Actually, I was wrong! Of course, the letters are black, so the yellow line should indeed be on the left. But still, yellow lines next to all letters isn’t very pretty. It would be better if they moved all letters about 1/4 pixel to the right, I think.
Btw. Vera Sans looks quite well in X/freetype, indeed.
I finally resolved the ugly font problem. I turned of the anti aliasing off and use Truetype BCI and use Tahoma Fonts from MS Corefonts. Boy what a difference in readability, I am finally totally into Linux. WOOHOO
Apple has NO HINTING whatsoever, which was the whole point of the article. That is why very small fonts suck in OS X.
A nun, he moos wrote:
>Well, legally, they can’t include the real Helvetica font, nor can they include Arial (MS’s approximation of Helvetica).
Can’t they? I though http://corefonts.sourceforge.net/ was the whole point about it.
“Can’t they? I though http://corefonts.sourceforge.net/ was the whole point about it.”

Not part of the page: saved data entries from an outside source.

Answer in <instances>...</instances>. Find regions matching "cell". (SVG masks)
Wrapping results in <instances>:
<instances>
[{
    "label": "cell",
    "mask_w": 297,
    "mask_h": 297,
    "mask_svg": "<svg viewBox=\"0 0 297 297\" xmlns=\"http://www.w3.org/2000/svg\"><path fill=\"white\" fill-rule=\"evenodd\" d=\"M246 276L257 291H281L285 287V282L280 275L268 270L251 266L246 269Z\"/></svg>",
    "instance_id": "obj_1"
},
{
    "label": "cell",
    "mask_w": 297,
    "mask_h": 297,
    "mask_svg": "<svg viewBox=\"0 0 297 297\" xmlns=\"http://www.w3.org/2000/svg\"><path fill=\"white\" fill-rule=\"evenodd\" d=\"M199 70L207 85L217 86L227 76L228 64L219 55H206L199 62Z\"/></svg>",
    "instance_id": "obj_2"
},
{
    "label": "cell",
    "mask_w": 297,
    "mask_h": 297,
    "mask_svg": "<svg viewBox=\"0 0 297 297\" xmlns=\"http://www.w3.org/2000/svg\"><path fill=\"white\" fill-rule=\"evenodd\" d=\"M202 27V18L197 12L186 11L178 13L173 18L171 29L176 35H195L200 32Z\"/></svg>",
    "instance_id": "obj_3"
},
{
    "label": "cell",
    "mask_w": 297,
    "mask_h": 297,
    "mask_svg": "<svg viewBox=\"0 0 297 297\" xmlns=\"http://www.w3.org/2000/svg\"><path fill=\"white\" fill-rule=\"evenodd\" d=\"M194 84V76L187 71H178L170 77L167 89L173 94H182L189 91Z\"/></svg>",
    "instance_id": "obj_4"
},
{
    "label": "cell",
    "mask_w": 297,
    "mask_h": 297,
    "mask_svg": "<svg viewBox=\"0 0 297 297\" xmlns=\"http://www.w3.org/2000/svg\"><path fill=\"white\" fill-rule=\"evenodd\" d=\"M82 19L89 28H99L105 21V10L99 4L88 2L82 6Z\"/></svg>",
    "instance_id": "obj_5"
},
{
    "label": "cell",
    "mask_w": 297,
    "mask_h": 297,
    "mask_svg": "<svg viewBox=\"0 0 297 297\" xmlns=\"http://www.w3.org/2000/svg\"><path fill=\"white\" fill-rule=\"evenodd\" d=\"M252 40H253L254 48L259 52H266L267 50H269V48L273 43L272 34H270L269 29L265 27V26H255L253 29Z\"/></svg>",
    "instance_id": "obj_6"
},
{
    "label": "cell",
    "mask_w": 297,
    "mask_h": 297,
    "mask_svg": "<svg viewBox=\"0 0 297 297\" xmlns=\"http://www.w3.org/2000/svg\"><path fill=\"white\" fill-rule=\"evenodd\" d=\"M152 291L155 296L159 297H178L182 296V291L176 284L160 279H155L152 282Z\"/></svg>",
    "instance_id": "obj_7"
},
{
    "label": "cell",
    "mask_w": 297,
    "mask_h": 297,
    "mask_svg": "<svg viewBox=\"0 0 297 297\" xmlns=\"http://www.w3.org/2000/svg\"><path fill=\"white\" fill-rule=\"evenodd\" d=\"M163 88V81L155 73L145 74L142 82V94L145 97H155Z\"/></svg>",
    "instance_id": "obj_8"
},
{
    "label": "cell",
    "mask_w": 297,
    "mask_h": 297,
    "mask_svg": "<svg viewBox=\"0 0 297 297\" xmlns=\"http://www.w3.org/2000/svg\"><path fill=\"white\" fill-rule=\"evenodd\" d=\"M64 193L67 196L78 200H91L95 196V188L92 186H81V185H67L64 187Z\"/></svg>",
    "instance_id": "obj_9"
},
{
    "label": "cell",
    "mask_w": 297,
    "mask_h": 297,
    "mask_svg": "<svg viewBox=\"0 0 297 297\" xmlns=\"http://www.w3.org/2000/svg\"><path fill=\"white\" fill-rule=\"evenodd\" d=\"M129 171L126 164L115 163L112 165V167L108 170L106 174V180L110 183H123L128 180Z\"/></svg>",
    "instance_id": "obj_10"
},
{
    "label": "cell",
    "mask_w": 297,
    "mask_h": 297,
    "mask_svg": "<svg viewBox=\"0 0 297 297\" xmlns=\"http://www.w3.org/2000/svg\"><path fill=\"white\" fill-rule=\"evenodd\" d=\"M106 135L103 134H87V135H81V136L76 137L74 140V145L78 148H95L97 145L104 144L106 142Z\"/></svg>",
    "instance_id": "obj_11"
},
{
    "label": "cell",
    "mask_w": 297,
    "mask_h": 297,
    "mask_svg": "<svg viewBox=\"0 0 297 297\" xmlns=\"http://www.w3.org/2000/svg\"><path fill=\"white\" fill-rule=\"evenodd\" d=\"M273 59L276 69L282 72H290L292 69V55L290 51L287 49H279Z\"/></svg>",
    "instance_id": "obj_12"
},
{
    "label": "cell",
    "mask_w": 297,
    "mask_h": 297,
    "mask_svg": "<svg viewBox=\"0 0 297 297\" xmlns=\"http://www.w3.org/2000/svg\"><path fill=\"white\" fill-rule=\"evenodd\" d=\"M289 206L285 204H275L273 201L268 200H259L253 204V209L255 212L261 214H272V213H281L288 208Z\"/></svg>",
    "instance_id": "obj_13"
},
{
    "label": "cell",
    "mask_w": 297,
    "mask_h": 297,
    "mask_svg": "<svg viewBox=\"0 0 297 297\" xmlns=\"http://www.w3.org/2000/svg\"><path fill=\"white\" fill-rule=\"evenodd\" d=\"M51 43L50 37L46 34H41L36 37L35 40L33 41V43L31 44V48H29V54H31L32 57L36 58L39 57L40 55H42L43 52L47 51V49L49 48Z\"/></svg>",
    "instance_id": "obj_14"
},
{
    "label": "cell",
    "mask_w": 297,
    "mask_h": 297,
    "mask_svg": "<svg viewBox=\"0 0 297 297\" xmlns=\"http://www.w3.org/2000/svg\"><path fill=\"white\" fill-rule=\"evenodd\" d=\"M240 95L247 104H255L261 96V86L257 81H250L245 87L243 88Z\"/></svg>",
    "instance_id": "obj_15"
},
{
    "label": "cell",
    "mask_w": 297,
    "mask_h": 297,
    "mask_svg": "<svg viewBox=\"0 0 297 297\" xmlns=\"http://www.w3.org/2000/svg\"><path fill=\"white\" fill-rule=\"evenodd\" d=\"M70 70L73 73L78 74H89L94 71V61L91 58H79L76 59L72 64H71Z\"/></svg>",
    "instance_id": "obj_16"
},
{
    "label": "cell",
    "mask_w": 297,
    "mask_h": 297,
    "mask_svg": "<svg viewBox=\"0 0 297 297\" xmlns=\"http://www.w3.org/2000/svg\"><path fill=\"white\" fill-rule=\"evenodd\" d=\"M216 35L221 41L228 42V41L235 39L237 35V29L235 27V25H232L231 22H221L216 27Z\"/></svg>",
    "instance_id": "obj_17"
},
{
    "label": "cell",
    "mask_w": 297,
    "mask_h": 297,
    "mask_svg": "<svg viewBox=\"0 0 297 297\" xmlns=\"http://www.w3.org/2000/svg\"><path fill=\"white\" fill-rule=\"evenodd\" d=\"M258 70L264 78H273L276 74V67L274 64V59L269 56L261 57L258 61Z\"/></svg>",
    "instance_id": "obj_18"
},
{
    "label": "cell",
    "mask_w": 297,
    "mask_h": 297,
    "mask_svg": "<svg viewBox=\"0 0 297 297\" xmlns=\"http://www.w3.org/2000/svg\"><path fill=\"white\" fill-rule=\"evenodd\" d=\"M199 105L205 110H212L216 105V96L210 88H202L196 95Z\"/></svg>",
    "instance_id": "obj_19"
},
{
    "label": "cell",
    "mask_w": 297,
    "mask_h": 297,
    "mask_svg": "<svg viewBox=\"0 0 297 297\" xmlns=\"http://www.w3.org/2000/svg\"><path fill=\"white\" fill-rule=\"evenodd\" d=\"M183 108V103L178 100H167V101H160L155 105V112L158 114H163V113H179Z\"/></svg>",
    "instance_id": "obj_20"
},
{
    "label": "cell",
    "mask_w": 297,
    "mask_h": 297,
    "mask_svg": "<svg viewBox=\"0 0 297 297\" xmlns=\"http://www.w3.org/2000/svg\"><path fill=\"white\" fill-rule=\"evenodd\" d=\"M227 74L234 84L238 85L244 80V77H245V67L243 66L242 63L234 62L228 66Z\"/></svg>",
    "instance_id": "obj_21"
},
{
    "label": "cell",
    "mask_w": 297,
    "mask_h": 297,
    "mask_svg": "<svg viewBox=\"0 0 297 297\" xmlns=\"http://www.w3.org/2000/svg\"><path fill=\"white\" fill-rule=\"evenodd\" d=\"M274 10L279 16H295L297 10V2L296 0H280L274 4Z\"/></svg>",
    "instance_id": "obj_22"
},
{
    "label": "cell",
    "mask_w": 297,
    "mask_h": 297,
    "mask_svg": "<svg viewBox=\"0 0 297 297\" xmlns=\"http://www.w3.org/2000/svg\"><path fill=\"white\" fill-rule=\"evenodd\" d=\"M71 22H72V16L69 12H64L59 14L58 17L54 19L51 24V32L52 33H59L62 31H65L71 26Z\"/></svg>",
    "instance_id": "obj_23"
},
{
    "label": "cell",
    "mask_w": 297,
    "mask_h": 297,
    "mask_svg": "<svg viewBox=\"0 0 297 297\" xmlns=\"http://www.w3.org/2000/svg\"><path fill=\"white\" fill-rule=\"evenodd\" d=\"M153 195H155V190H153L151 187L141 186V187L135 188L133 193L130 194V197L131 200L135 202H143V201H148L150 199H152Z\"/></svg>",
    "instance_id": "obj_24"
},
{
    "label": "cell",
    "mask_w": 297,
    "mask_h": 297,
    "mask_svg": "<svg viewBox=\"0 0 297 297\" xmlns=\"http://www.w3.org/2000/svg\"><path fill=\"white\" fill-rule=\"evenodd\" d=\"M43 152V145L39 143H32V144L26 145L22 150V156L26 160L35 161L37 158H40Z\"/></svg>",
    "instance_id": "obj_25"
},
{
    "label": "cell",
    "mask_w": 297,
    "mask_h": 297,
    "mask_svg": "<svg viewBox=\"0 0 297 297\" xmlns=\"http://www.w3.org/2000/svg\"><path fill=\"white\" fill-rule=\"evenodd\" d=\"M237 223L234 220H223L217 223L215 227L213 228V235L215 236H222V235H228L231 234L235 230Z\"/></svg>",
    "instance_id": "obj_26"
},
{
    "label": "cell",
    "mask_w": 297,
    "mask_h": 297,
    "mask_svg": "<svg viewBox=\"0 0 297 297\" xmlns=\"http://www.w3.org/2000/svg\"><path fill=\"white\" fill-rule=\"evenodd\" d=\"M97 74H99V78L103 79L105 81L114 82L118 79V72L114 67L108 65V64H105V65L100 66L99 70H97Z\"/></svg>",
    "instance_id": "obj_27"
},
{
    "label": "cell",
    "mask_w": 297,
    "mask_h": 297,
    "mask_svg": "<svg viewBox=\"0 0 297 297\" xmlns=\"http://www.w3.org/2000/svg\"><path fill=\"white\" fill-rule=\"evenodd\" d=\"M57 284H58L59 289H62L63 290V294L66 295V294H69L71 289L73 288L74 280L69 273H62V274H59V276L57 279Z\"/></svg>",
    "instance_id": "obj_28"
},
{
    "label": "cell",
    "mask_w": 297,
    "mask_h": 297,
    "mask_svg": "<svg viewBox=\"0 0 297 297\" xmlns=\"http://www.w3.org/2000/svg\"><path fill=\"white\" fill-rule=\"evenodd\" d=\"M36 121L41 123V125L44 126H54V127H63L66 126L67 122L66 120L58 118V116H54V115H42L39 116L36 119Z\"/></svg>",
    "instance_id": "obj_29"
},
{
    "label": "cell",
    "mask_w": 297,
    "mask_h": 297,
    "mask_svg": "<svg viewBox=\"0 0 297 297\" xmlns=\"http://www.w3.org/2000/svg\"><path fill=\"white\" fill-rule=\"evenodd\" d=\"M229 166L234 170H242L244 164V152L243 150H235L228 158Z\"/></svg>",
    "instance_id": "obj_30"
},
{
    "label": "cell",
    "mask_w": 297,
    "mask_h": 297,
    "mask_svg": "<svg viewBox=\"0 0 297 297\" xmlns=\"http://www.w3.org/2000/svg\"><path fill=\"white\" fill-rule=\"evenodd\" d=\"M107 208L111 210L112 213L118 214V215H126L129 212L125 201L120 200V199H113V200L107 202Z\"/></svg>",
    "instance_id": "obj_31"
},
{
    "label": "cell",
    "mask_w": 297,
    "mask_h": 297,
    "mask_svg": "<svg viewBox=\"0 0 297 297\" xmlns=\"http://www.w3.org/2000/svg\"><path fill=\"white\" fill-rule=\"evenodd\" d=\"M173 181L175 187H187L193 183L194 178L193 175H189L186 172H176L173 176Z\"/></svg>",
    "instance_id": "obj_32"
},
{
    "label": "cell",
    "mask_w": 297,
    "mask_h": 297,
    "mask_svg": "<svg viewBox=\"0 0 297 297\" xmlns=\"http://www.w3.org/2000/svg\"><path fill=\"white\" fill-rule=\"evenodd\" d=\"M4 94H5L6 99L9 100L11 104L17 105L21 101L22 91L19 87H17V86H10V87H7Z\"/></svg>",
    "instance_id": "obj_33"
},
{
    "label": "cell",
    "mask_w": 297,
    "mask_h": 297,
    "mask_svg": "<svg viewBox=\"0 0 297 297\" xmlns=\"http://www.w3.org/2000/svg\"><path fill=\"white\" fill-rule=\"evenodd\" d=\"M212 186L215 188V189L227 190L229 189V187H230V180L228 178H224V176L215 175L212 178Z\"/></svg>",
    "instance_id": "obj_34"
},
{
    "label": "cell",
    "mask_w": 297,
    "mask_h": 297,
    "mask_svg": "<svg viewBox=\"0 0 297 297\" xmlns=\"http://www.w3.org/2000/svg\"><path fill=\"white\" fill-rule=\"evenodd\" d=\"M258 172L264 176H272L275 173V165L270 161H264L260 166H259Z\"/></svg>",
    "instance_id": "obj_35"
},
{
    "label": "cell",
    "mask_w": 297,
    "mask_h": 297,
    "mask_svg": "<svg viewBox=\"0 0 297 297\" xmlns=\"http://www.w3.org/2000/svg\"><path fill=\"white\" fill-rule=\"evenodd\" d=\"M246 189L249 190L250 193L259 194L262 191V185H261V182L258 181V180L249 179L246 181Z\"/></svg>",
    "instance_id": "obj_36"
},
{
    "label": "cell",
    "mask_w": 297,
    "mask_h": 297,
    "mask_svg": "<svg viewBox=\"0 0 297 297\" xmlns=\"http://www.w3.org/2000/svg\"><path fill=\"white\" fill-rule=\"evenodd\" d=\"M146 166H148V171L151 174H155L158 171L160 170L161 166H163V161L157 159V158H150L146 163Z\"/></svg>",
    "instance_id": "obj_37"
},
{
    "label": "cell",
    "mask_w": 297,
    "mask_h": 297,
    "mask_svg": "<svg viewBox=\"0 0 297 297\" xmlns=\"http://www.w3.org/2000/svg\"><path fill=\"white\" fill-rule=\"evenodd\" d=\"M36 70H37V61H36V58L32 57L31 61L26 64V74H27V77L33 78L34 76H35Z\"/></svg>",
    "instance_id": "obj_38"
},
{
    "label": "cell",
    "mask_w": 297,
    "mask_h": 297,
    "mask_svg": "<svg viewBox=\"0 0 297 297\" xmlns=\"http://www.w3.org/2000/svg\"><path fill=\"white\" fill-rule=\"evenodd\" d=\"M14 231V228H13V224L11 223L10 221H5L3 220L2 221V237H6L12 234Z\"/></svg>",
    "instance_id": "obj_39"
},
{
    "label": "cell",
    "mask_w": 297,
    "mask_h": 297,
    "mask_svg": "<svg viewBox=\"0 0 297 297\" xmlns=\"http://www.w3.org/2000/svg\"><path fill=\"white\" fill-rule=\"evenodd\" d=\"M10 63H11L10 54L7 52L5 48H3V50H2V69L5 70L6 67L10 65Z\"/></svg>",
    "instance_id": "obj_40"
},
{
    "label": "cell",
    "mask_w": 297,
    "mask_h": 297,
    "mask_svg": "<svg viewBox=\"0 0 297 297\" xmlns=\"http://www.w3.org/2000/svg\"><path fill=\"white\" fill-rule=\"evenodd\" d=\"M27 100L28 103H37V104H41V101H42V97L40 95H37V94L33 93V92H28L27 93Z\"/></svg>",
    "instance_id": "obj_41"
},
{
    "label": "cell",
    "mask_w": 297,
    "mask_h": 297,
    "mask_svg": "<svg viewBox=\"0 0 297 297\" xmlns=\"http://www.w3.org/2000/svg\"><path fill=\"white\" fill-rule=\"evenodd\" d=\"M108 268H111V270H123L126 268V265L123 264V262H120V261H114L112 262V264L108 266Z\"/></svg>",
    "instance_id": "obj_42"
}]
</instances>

READ THE LICENSE!! (duh!) It says you’re not allowed to distribute anything but the original unmodified self-extracting .exe. Plus, it may not be distributed for profit, which makes it even more impossible for commercial distributions to distribute.
It’s called obeying the law!
Hi!
I don’t want to be negative here… i’m using Linux since gnome was 1.2. At the beginning, I was very pleased with AA fonts, I tought it was inovation. Then Windows XP got the ClearType thing which I think is much better…
Spacing:
In Gnome (Don’t know for KDE or other windows manager), the spacing of the fonts looks weird. Sometime, two letters are so close we think it’s one (ie: com looks like corn)
Bold:
The bold are simply ugly (IMHO). They looks a little bit “squared”.
I think improving the fonts on Linux is a very important steps. I’ll try to post some sreenshots to prove these points. Anyone notice the same and have the same impression? Maybe I missed something, would anyone share their tricks?!